Consider a company with an international site com-domain
and a site located inside China cn-domain
(actual domains trigger Stack Overflow spam filters). Both sites have identical content, available in English, French, and Chinese. Although the same content is available on both sites, the canonical address for the English and French pages should be the com-domain
address, and for Chinese it should be the cn-domain
site. I believe that the advice we have been given concerning canonical addresses might be incorrect.
The only difference between the two domains is the default language, where there is no language code in the URL path. On com-domain
it is English, and on cn-domain
it is Chinese.
Consider the following six URLs:
com-domain/path/to/product
(English default)com-domain/fr/path/to/product
(French)com-domain/zh/path/to/product
(Chinese)cn-domain/path/to/product
(Chinese default)cn-domain/en/path/to/product
(English)cn-domain/fr/path/to/product
(French)
I believe that the correct way to advise which addresses are canonical is to add link[rel="canonical"]
elements like so (https
changed to proto
due to spam filters):
For com-domain/path/to/product
and cn-domain/en/path/to/product
:
<link rel="canonical" href="proto://com-domain/path/to/product">
For com-domain/fr/path/to/product
and cn-domain/fr/path/to/product
:
<link rel="canonical" href="proto://com-domain/fr/path/to/product">
For com-domain/zh/path/to/product
and cn-domain/path/to/product
:
<link rel="canonical" href="proto://cn-domain/path/to/product">
However, a third-party is advising us to change the link[rel="alternate"]

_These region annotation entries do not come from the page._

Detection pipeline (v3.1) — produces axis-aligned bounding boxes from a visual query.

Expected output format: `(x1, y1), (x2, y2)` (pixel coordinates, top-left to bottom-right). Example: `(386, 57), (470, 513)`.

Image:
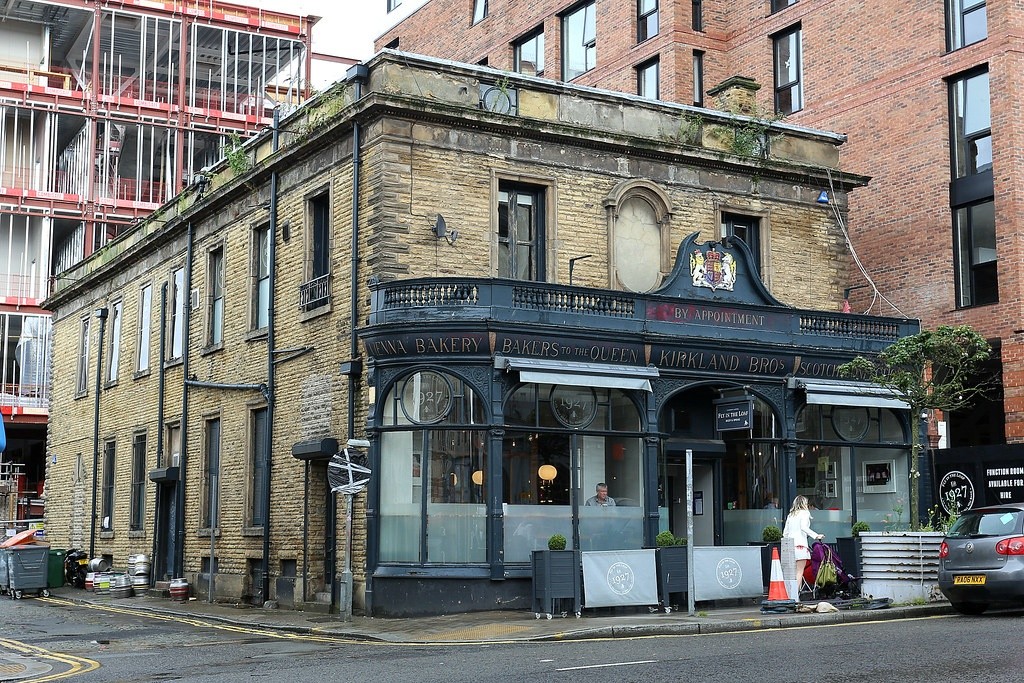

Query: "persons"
(764, 496), (779, 509)
(783, 495), (825, 593)
(584, 483), (616, 506)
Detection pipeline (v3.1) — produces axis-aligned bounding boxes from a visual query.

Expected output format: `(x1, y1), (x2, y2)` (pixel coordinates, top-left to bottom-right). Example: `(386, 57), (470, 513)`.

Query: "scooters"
(57, 547), (91, 590)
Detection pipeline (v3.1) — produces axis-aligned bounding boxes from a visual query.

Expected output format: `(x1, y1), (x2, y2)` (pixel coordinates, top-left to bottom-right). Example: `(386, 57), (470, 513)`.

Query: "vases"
(853, 534), (949, 602)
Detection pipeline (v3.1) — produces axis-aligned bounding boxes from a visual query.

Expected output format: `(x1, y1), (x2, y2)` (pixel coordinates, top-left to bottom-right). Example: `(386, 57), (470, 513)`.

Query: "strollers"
(798, 532), (861, 603)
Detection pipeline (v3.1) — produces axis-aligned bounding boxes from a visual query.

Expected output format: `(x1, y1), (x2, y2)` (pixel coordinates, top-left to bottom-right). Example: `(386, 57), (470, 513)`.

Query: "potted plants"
(835, 520), (872, 598)
(531, 534), (583, 620)
(748, 524), (783, 605)
(641, 530), (688, 613)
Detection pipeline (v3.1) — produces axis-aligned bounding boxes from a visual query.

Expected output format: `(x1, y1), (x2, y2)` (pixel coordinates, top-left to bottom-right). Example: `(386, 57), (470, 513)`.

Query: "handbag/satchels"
(816, 549), (838, 586)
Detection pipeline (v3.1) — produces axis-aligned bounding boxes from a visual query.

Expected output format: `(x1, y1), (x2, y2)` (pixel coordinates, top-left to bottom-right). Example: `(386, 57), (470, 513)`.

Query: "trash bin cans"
(46, 549), (66, 588)
(0, 529), (50, 601)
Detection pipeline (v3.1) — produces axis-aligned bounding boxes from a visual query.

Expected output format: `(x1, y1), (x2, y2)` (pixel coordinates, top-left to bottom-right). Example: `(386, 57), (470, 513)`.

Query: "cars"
(936, 502), (1024, 616)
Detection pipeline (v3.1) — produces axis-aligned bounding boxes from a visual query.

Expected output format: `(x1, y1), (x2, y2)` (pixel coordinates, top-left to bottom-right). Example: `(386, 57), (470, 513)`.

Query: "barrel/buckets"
(85, 553), (151, 598)
(170, 578), (189, 601)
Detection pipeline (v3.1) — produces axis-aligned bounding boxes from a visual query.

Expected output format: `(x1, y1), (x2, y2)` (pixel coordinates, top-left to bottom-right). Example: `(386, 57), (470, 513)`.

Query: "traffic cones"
(759, 546), (796, 615)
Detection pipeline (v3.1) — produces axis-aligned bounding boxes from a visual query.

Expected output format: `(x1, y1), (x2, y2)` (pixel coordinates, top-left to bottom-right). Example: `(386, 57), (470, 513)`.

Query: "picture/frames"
(825, 461), (837, 480)
(413, 451), (423, 487)
(861, 458), (897, 495)
(826, 480), (837, 499)
(796, 464), (820, 496)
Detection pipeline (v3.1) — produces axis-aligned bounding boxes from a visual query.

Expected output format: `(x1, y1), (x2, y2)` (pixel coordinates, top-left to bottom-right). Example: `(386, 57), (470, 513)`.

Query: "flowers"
(835, 325), (1003, 532)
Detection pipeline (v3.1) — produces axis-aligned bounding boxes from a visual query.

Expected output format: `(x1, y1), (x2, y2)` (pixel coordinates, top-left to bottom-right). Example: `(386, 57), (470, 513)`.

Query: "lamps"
(538, 465), (558, 480)
(472, 471), (482, 485)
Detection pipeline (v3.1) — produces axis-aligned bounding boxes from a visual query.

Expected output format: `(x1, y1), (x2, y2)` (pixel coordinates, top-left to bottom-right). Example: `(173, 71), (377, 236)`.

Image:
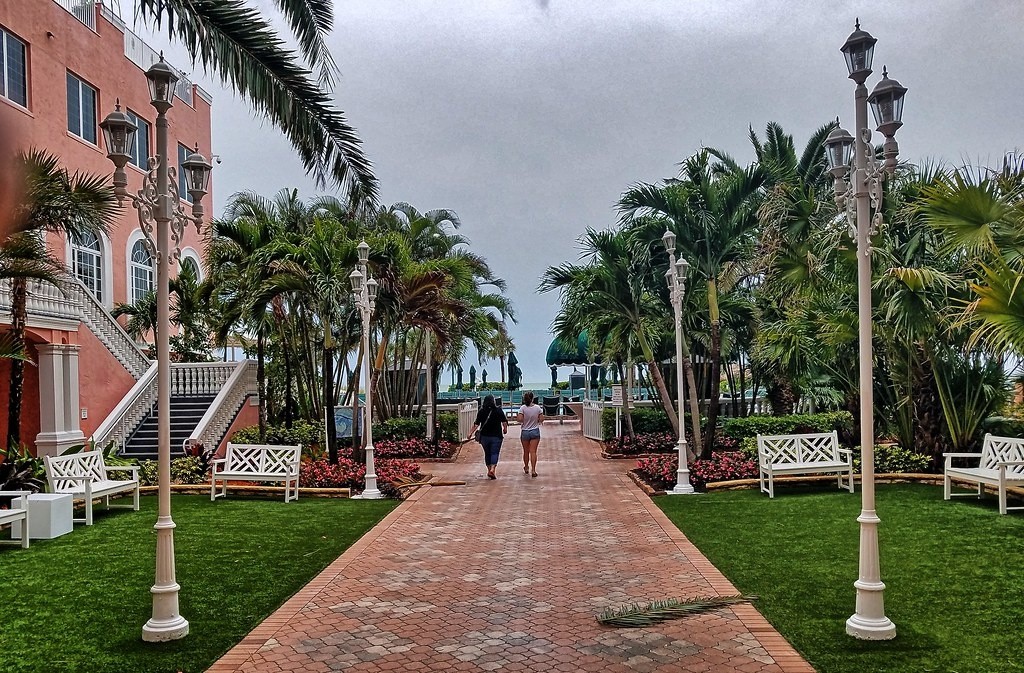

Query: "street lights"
(663, 225), (702, 494)
(97, 48), (214, 642)
(349, 235), (387, 500)
(821, 16), (908, 642)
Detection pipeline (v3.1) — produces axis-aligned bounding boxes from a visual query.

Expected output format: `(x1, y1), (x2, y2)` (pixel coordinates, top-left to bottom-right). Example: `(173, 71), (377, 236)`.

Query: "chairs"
(542, 395), (560, 417)
(562, 395), (579, 416)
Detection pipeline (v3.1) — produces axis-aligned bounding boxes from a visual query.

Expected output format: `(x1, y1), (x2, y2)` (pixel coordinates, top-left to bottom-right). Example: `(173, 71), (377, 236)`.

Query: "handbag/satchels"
(475, 430), (480, 442)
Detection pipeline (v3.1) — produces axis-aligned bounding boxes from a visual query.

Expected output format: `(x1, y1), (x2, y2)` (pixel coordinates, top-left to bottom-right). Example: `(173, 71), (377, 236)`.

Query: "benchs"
(44, 447), (140, 525)
(209, 440), (302, 504)
(942, 432), (1024, 515)
(756, 430), (855, 499)
(0, 490), (33, 549)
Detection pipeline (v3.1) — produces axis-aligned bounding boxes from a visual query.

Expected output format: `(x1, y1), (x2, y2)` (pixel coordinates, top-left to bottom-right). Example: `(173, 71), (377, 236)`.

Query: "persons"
(517, 391), (544, 477)
(467, 393), (508, 480)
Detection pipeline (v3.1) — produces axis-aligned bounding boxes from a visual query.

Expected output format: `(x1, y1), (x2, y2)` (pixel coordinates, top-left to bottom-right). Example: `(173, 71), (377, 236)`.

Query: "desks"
(11, 494), (73, 540)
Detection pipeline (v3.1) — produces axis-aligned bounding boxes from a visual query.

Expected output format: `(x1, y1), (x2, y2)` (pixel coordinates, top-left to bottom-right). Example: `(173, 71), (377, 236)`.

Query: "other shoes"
(487, 471), (497, 479)
(532, 472), (537, 477)
(524, 466), (529, 474)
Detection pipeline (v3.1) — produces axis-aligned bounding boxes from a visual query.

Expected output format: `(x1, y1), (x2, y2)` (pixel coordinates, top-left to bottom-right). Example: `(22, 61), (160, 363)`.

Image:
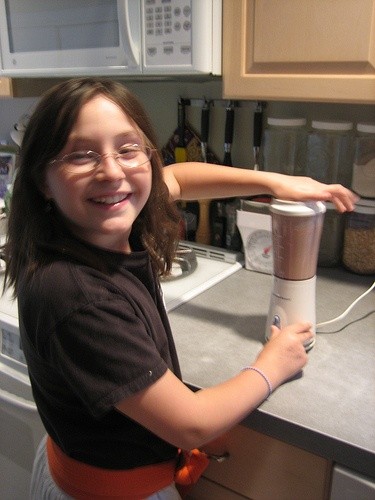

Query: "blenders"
(265, 197), (326, 351)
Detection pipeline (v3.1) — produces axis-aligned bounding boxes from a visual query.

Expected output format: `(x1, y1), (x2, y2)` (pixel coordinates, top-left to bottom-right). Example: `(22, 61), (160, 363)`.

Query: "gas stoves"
(0, 240), (245, 377)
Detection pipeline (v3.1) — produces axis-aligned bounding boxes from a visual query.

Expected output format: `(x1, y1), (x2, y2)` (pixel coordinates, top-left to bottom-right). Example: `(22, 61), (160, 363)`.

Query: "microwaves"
(0, 0), (222, 81)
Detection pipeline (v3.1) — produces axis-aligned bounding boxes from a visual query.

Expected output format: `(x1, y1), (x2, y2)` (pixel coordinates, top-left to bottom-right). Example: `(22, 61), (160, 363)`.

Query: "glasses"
(45, 143), (152, 174)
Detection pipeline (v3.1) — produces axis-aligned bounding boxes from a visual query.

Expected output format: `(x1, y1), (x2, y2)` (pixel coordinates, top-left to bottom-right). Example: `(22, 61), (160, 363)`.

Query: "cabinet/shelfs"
(178, 425), (333, 500)
(223, 0), (375, 104)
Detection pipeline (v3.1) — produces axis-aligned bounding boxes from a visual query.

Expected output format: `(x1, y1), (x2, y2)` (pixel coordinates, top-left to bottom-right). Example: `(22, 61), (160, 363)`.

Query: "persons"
(0, 78), (361, 500)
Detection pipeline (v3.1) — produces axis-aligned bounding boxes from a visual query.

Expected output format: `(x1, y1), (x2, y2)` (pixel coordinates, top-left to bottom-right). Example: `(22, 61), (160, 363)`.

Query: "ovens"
(0, 361), (47, 500)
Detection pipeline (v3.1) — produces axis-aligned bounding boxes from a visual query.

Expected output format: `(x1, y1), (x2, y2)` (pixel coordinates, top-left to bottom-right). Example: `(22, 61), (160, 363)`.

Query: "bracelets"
(243, 367), (272, 395)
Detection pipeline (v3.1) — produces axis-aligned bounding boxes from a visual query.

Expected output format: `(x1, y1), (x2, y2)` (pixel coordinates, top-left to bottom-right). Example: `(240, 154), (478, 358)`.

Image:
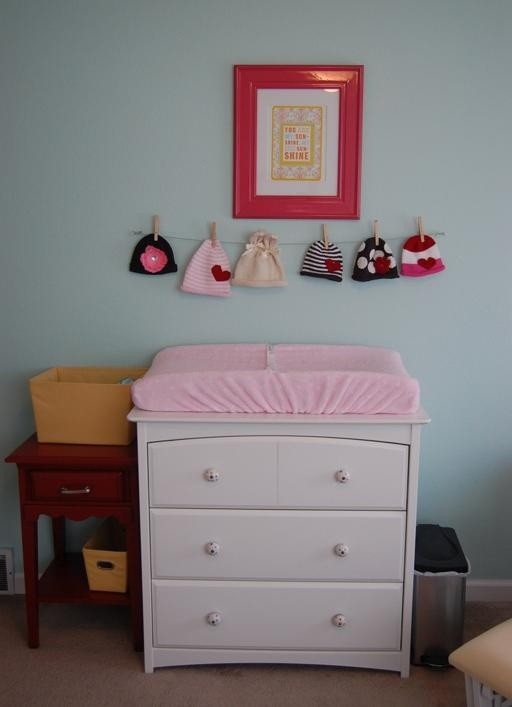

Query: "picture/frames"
(233, 64), (364, 219)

elements instead. They advised that all six pags should just have these three alternates:
<link rel="alternate" href="proto://com-domain/path/to/product" hreflang="en">
<link rel="alternate" href="proto://com-domain/fr/path/to/product" hreflang="fr">
<link rel="alternate" href="proto://cn-domain/zh/path/to/product" hreflang="zh">
This strikes me as incorrect, both a misunderstanding of the alternate
relation, and because it breaks the bi-directional relationship that is supposed to exist between alternate pages.
However, I do confess to not being expert in these matters whereas the third-party do claim such expertise.
Could someone clarify which is correct?